* START Supplied records *
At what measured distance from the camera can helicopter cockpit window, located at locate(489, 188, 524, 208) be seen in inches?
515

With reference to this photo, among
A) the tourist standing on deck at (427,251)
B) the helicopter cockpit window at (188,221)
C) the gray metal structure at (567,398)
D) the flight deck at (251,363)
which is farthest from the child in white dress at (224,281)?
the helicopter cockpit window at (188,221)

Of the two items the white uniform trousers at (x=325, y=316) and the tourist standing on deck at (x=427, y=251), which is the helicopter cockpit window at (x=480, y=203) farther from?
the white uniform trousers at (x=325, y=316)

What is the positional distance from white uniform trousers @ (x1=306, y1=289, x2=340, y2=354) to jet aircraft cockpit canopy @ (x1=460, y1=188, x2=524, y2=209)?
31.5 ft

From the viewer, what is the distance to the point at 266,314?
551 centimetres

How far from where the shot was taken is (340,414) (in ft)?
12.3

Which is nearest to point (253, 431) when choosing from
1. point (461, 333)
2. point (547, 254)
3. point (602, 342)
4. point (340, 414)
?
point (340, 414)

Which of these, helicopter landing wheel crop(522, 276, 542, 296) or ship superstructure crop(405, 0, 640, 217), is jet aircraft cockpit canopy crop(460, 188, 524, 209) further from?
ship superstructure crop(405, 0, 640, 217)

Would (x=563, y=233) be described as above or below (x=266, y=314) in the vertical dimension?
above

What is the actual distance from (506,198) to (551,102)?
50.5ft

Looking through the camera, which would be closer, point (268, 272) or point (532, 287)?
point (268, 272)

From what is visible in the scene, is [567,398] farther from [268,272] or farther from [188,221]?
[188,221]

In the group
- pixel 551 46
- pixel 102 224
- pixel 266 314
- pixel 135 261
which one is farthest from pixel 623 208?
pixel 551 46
* END Supplied records *
**Description of the task**
Convert the rows above into a numbered list, leaving out the blank lines.

**Answer to this problem**
1. At what measured distance from the camera can helicopter cockpit window, located at locate(489, 188, 524, 208) be seen in inches?
2. 515
3. With reference to this photo, among
4. A) the tourist standing on deck at (427,251)
5. B) the helicopter cockpit window at (188,221)
6. C) the gray metal structure at (567,398)
7. D) the flight deck at (251,363)
8. which is farthest from the child in white dress at (224,281)?
9. the helicopter cockpit window at (188,221)
10. Of the two items the white uniform trousers at (x=325, y=316) and the tourist standing on deck at (x=427, y=251), which is the helicopter cockpit window at (x=480, y=203) farther from?
11. the white uniform trousers at (x=325, y=316)
12. What is the positional distance from white uniform trousers @ (x1=306, y1=289, x2=340, y2=354) to jet aircraft cockpit canopy @ (x1=460, y1=188, x2=524, y2=209)?
13. 31.5 ft
14. From the viewer, what is the distance to the point at 266,314?
15. 551 centimetres
16. How far from where the shot was taken is (340,414) (in ft)?
17. 12.3
18. Which is nearest to point (253, 431) when choosing from
19. 1. point (461, 333)
20. 2. point (547, 254)
21. 3. point (602, 342)
22. 4. point (340, 414)
23. ?
24. point (340, 414)
25. Which of these, helicopter landing wheel crop(522, 276, 542, 296) or ship superstructure crop(405, 0, 640, 217), is jet aircraft cockpit canopy crop(460, 188, 524, 209) further from?
26. ship superstructure crop(405, 0, 640, 217)
27. Would (x=563, y=233) be described as above or below (x=266, y=314) in the vertical dimension?
28. above
29. What is the actual distance from (506,198) to (551,102)?
30. 50.5ft
31. Looking through the camera, which would be closer, point (268, 272) or point (532, 287)?
32. point (268, 272)
33. From what is visible in the scene, is [567,398] farther from [268,272] or farther from [188,221]?
34. [188,221]
35. In the group
36. - pixel 551 46
37. - pixel 102 224
38. - pixel 266 314
39. - pixel 135 261
40. which one is farthest from pixel 623 208?
41. pixel 551 46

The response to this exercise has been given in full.